# Module 3: preprocessing and quality control in Scanpy

[![Open in Colab](https://colab.research.google.com/assets/colab-badge.svg)](https://colab.research.google.com/github/mdmanurung/ai-fluency-for-bio/blob/main/modules/module-03-preprocessing-scanpy/notebook.ipynb)
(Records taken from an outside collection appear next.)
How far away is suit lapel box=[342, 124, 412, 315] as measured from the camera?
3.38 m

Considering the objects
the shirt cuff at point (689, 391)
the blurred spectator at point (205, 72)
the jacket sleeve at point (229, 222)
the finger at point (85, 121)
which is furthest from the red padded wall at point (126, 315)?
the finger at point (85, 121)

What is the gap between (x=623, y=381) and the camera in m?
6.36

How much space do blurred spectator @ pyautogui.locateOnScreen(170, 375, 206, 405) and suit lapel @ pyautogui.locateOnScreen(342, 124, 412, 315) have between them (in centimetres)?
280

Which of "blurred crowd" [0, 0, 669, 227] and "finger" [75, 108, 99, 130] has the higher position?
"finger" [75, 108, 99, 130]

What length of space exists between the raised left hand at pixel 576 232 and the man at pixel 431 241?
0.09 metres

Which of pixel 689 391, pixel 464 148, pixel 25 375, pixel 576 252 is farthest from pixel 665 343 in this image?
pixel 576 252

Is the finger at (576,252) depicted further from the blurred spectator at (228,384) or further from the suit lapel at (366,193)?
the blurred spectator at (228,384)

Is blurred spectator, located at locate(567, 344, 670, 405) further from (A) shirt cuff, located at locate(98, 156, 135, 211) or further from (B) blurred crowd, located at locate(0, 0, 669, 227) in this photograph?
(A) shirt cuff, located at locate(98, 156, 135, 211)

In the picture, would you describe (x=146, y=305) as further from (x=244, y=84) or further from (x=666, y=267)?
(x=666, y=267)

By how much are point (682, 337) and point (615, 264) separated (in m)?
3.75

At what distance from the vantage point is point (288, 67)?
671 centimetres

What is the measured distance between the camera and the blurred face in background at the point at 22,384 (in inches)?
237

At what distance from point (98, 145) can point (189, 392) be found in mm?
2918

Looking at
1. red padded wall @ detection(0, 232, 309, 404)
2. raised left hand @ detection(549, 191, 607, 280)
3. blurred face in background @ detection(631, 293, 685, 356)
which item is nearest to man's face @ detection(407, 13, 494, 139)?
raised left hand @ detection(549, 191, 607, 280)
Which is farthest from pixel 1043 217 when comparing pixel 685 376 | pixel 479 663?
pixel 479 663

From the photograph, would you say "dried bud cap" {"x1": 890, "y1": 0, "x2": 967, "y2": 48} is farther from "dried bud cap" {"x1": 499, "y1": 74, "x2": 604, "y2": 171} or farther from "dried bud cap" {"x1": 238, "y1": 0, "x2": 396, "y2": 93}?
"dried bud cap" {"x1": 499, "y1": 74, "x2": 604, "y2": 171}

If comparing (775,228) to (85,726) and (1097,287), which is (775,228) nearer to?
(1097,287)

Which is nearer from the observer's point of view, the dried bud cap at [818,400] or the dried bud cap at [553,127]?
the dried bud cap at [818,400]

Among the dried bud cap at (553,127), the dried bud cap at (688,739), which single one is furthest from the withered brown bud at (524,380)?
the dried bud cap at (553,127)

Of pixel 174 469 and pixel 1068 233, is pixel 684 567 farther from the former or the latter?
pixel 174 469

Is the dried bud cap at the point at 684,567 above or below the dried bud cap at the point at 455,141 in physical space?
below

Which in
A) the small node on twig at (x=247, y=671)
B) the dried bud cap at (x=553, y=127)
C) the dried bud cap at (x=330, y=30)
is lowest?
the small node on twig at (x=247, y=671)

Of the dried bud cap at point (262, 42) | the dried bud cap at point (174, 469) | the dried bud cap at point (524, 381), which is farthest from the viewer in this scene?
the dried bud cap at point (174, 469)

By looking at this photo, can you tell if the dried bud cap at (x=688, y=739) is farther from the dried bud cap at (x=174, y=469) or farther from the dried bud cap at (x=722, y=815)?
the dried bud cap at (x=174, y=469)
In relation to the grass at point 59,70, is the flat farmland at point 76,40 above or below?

Estimated time to complete: 75 mins.

> Tools needed: Google Colab (free, no installation), and Claude or ChatGPT (free web).
> HPC required? No. Everything in this module runs in your browser.
> Dataset: 10x PBMC 3k, loaded directly by Scanpy with no download needed.
>
> Click the Open in Colab badge above to launch the runnable notebook. The README below is the narrative companion. The notebook mirrors it cell-for-cell.

---

## Hook: are those 5,000 "cells" real cells?

Cell Ranger reports 5,013 detected cells. Some of those barcodes represent:

- *Dead or dying cells*: high mitochondrial RNA, low gene count.
- *Empty droplets*: ambient RNA, almost no genes.
- *Doublets*: two cells captured in one droplet, with an artificially high gene count.

If you skip QC and cluster raw data, your "cell types" will include dead-cell clusters,
doublet artifacts, and noisy background populations. Annotation becomes impossible.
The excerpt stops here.